ACTIVITY: From the first line to the last, write out the records exactly, leaving the pictures behind.
[EXTRACTED MATERIAL]
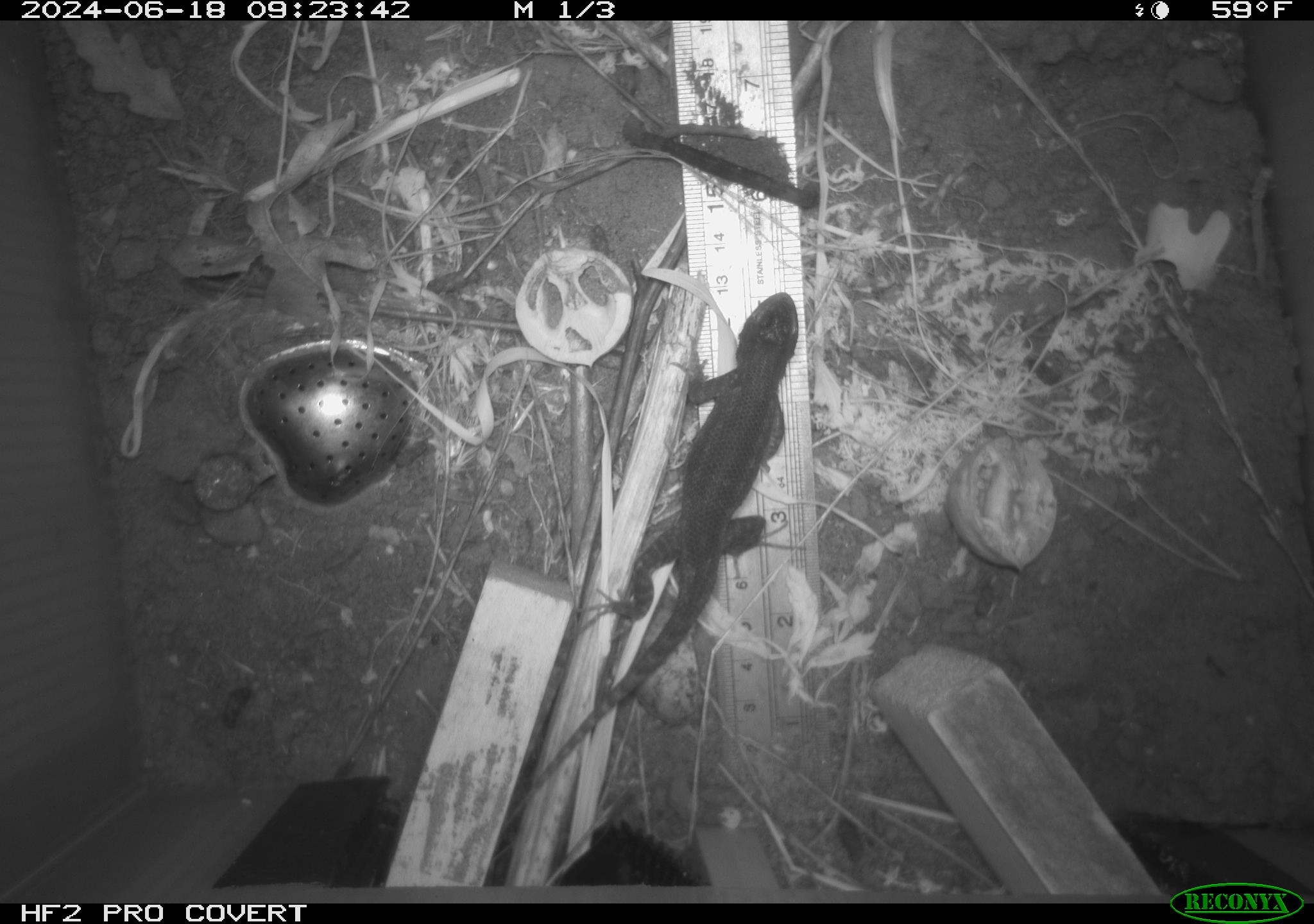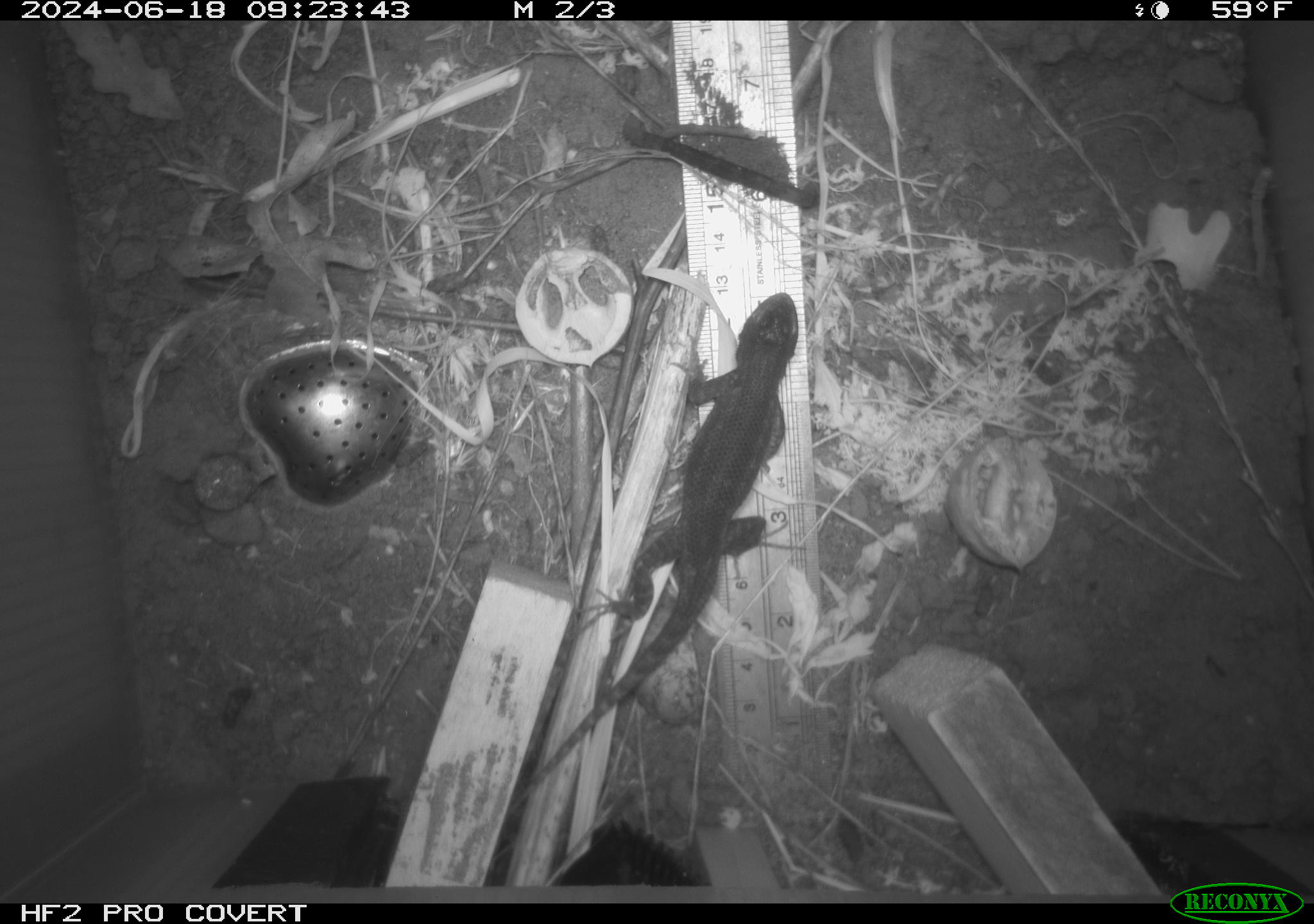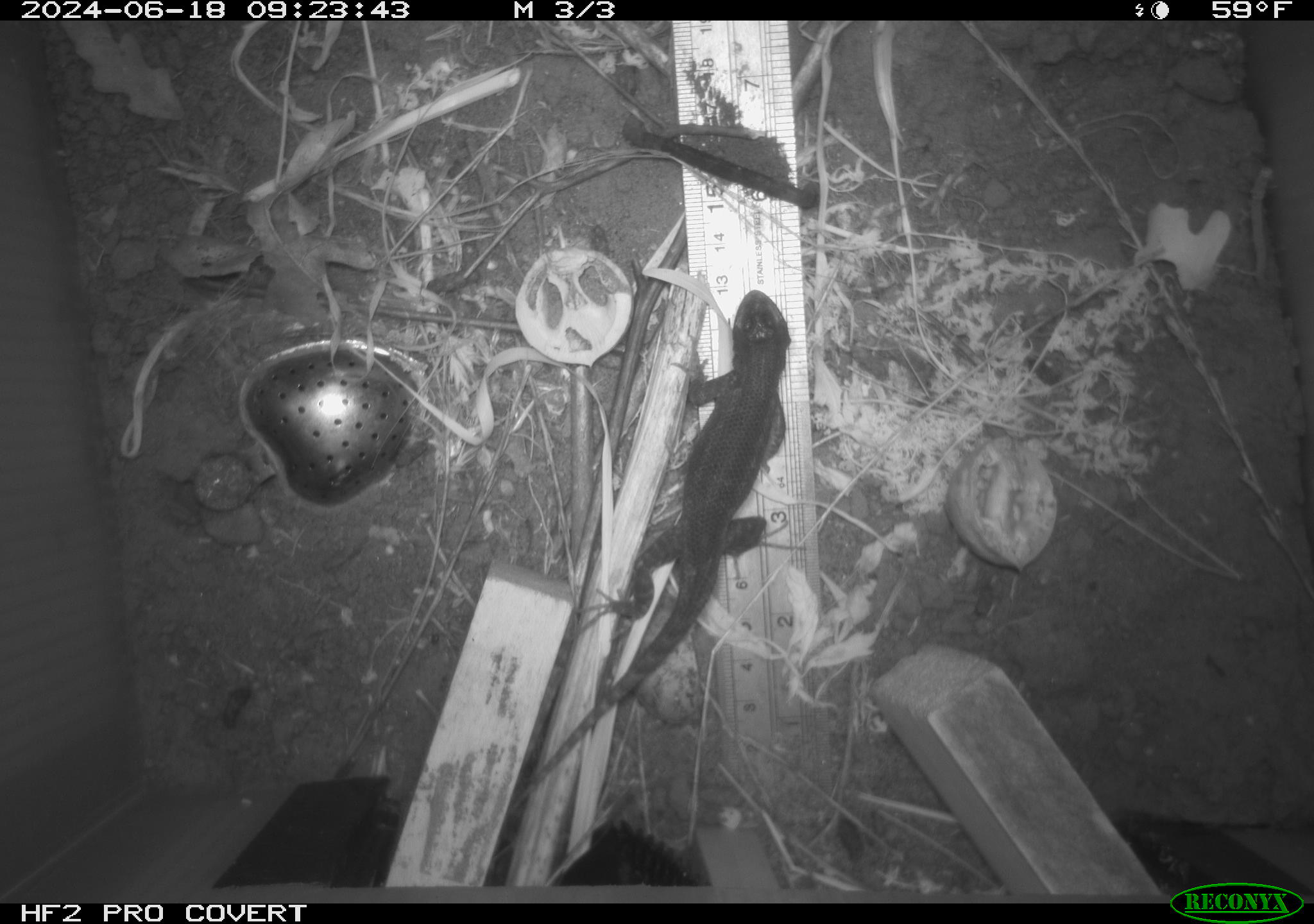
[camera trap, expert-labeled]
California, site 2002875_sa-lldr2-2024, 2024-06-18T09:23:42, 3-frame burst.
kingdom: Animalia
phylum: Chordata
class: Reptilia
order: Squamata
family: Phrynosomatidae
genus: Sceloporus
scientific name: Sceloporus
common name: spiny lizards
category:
[/EXTRACTED MATERIAL]
RESPONSE AREA:
[camera trap, expert-labeled]
California, site 2002875_sa-lldr2-2024, 2024-06-18T09:23:42, 3-frame burst.
kingdom: Animalia
phylum: Chordata
class: Reptilia
order: Squamata
family: Phrynosomatidae
genus: Sceloporus
scientific name: Sceloporus
common name: spiny lizards
category:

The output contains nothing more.